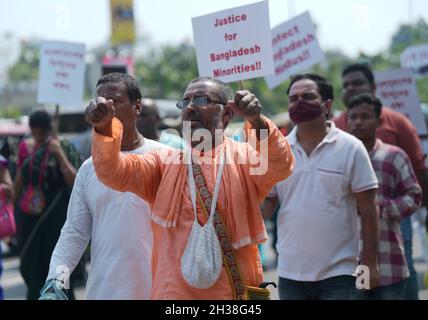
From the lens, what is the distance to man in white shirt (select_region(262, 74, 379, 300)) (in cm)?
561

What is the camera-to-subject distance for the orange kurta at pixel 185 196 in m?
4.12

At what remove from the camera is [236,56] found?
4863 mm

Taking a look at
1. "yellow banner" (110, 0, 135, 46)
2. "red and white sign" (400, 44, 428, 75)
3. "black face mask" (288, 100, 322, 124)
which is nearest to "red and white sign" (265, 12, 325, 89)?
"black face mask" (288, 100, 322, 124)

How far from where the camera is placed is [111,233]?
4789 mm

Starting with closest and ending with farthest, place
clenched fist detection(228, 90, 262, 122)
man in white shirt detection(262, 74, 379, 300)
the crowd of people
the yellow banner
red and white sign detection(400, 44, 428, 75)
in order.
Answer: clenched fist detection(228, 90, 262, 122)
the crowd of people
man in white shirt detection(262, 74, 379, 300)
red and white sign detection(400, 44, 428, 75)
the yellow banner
---
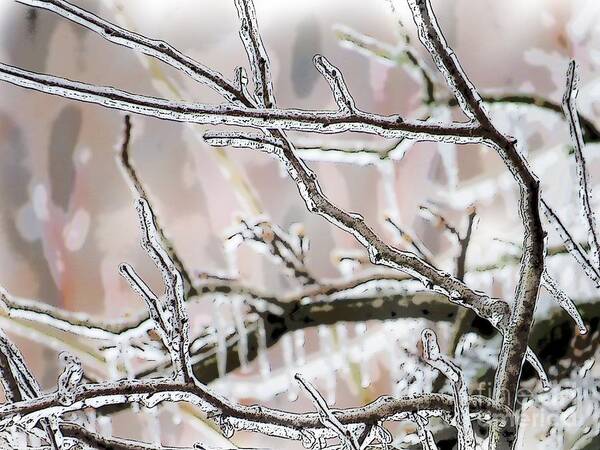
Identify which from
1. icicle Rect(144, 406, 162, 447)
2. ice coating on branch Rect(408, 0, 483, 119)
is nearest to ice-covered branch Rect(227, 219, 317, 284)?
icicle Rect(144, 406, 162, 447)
---
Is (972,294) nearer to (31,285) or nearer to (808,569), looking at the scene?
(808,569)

WHAT TO DO: Report each line of the entries above that contains the string "camera", matching case exactly.

THE ANSWER:
What is the camera-to-subject distance for the orange kurta at pixel 185 196 in m?
At what remove from the camera is [236,56] found?
How far from where the camera is placed is [111,233]?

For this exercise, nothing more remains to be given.